§ WHAT IS NEEDED: Repeat the data exactly, please; no pictures belong in the copy.

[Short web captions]
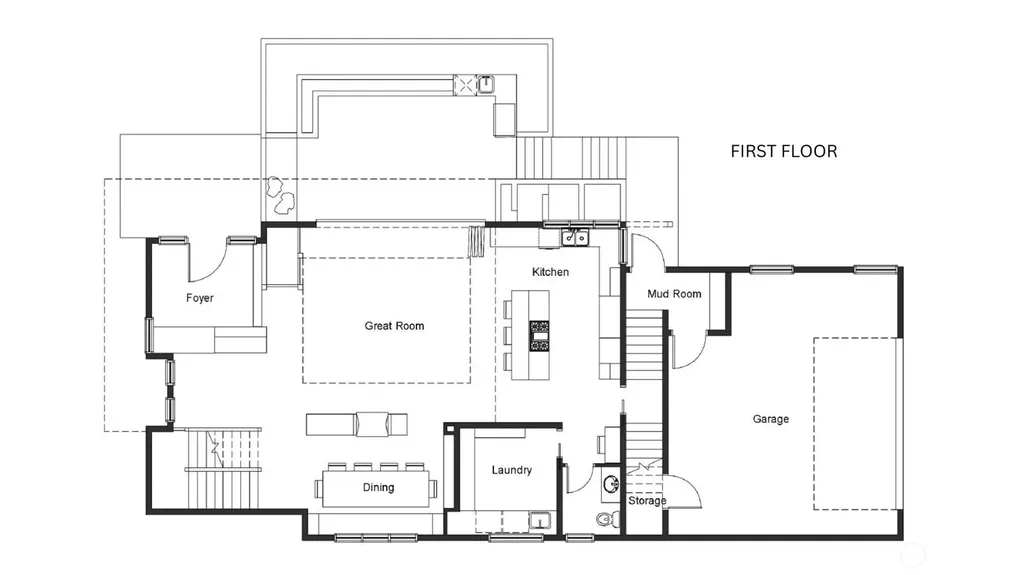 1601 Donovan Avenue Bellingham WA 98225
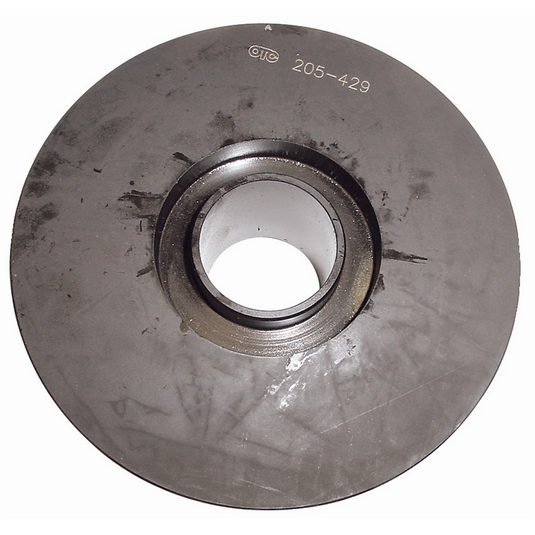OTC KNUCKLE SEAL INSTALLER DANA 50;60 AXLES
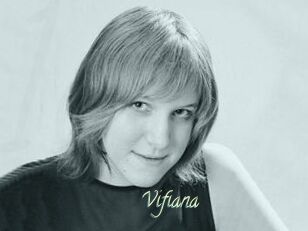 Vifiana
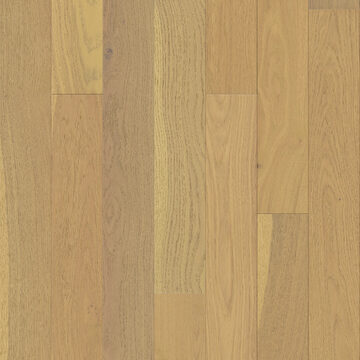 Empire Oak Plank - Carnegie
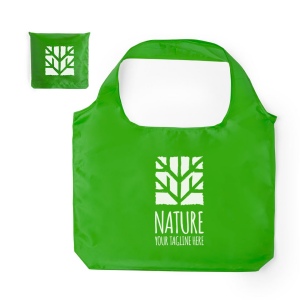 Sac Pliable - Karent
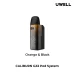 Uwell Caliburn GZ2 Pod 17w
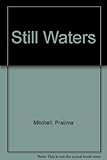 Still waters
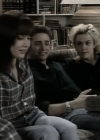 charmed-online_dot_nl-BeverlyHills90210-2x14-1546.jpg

§ RESULT:
 1601 Donovan Avenue Bellingham WA 98225
OTC KNUCKLE SEAL INSTALLER DANA 50;60 AXLES
 Vifiana
 Empire Oak Plank - Carnegie
 Sac Pliable - Karent
 Uwell Caliburn GZ2 Pod 17w
 Still waters
 charmed-online_dot_nl-BeverlyHills90210-2x14-1546.jpg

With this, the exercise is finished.